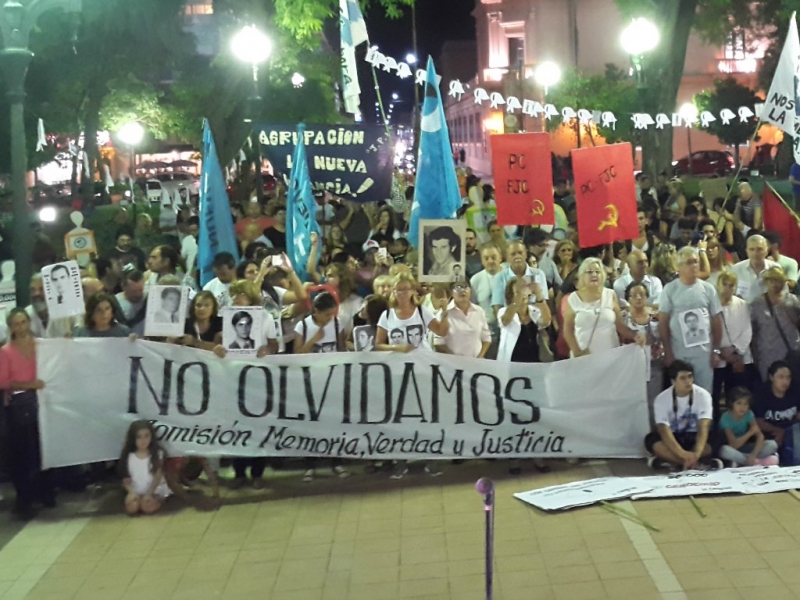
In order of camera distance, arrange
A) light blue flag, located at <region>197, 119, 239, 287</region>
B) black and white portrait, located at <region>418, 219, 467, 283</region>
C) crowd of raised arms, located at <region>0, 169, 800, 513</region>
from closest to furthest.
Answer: crowd of raised arms, located at <region>0, 169, 800, 513</region> → black and white portrait, located at <region>418, 219, 467, 283</region> → light blue flag, located at <region>197, 119, 239, 287</region>

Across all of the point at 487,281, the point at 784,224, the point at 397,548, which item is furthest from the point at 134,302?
the point at 784,224

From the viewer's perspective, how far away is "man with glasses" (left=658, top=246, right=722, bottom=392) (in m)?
7.83

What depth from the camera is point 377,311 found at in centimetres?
786

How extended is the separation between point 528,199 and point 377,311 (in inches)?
96.2

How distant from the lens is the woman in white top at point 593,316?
25.5ft

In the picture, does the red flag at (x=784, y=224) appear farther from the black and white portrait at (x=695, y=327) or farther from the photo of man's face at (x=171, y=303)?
the photo of man's face at (x=171, y=303)

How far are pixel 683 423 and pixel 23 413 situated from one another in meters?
4.94

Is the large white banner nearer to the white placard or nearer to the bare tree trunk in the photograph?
the white placard

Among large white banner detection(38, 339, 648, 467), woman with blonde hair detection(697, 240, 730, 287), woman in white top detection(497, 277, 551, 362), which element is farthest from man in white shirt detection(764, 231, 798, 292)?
woman in white top detection(497, 277, 551, 362)

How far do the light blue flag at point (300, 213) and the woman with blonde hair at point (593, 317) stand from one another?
10.8ft

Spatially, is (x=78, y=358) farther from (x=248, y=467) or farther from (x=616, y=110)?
(x=616, y=110)

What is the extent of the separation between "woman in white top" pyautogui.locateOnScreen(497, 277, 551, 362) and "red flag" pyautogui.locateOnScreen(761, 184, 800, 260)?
3.37 meters

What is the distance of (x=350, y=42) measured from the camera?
40.5ft

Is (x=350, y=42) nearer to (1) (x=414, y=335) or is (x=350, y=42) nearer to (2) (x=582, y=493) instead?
(1) (x=414, y=335)
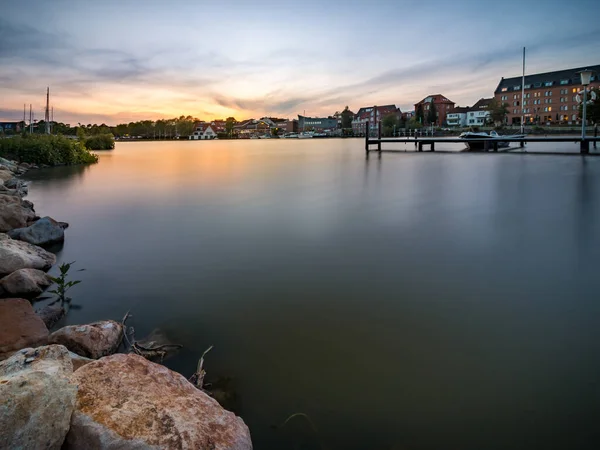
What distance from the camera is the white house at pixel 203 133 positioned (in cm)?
16138

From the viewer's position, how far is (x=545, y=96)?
85.2 metres

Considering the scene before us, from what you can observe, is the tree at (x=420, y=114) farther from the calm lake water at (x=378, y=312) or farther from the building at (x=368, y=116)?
the calm lake water at (x=378, y=312)

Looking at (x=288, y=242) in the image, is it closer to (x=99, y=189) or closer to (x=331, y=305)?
(x=331, y=305)

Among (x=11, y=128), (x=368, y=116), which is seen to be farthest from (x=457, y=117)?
(x=11, y=128)

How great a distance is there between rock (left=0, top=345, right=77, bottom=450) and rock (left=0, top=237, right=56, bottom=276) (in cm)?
371

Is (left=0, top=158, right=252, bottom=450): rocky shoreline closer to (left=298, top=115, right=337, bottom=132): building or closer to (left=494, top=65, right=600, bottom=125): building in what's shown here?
(left=494, top=65, right=600, bottom=125): building

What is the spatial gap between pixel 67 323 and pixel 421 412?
3598mm

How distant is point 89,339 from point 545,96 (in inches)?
3918

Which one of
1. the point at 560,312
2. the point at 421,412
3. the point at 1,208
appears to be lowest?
the point at 421,412

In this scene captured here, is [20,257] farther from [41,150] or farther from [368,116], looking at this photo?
[368,116]

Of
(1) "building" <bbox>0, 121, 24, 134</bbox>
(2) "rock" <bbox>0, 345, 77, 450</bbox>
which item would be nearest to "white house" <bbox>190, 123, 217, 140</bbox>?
(1) "building" <bbox>0, 121, 24, 134</bbox>

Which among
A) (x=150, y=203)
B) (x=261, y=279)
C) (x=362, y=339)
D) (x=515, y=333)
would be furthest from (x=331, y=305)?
(x=150, y=203)

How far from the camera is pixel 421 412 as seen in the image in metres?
2.92

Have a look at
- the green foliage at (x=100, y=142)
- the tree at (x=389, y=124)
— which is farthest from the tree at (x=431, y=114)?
the green foliage at (x=100, y=142)
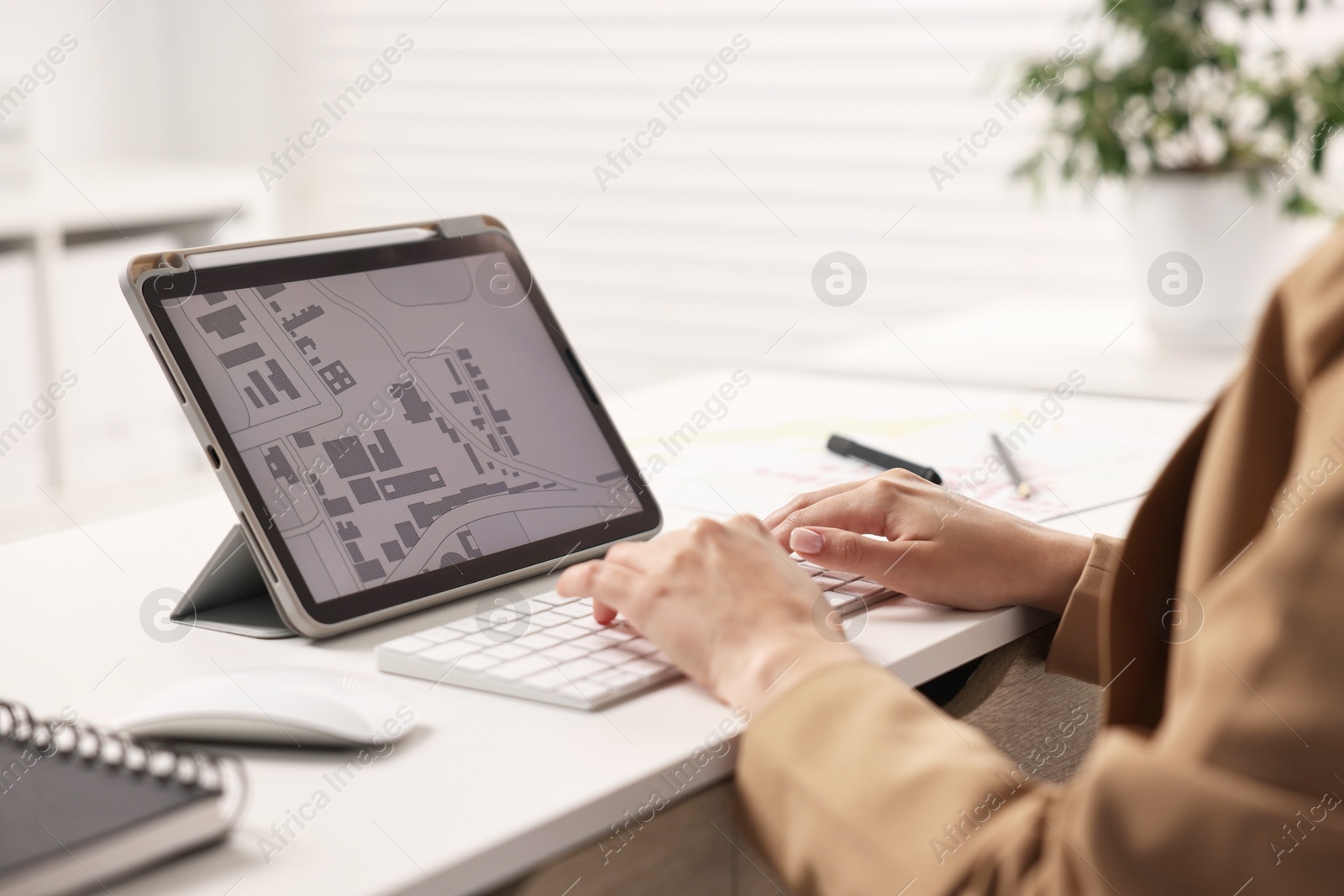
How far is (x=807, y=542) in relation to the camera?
0.88 m

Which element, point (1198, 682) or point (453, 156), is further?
point (453, 156)

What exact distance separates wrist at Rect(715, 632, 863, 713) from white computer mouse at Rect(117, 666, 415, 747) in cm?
17

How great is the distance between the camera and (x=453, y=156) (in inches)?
141

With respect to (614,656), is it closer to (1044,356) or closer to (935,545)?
(935,545)

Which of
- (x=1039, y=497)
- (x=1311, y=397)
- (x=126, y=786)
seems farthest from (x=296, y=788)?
(x=1039, y=497)

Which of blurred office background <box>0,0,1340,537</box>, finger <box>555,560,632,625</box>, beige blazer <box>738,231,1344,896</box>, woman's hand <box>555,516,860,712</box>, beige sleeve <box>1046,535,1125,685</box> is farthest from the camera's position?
blurred office background <box>0,0,1340,537</box>

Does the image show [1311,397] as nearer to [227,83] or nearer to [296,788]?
[296,788]

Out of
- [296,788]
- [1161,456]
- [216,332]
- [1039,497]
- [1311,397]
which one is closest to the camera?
[1311,397]

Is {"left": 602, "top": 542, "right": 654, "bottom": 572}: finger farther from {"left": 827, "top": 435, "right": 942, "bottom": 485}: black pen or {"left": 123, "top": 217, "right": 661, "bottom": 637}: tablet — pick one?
{"left": 827, "top": 435, "right": 942, "bottom": 485}: black pen

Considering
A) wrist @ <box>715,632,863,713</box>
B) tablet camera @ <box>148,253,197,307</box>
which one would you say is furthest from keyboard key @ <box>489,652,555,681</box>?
tablet camera @ <box>148,253,197,307</box>

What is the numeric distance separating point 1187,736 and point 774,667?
0.23 meters

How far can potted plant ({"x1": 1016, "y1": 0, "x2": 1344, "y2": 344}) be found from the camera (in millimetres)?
2047

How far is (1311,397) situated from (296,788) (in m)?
0.47

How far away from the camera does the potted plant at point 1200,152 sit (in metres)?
2.05
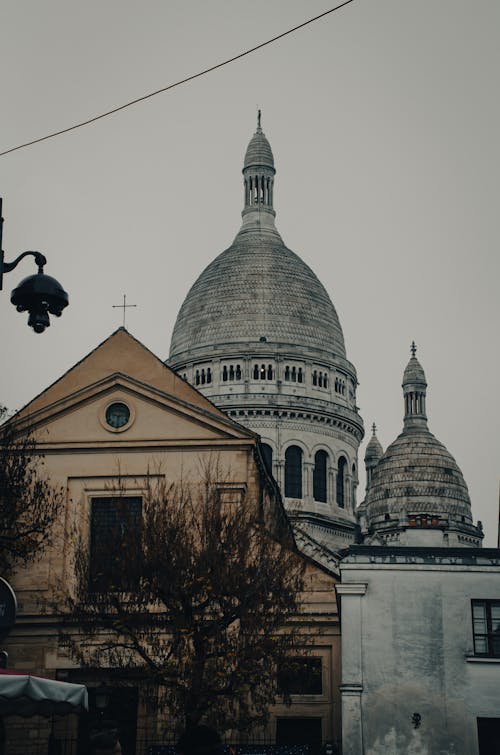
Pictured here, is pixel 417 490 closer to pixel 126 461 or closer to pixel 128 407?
pixel 128 407

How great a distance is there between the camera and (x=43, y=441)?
51.0 metres

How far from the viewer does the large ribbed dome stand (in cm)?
11225

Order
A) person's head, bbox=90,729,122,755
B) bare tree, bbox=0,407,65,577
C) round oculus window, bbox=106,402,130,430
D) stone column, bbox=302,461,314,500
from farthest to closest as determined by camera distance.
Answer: stone column, bbox=302,461,314,500
round oculus window, bbox=106,402,130,430
bare tree, bbox=0,407,65,577
person's head, bbox=90,729,122,755

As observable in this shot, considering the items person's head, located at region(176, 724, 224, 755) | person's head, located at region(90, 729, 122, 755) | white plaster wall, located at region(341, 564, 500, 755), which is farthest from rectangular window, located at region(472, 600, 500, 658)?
person's head, located at region(176, 724, 224, 755)

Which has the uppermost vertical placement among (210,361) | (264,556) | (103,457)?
(210,361)

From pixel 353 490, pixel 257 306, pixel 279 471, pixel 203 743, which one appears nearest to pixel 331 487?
________
**AIM**.
Rewrite the part that opens at the start of the rows and closes with the line containing "C) crowd of", with "arrange" replaced by "sort" and nothing else changed. Give only those lines, and leave the pictures out.

**OUTPUT OF THE EXERCISE**.
In order of camera distance, sort
A) light blue flag, located at <region>197, 119, 239, 287</region>
B) black and white portrait, located at <region>418, 219, 467, 283</region>
C) crowd of raised arms, located at <region>0, 169, 800, 513</region>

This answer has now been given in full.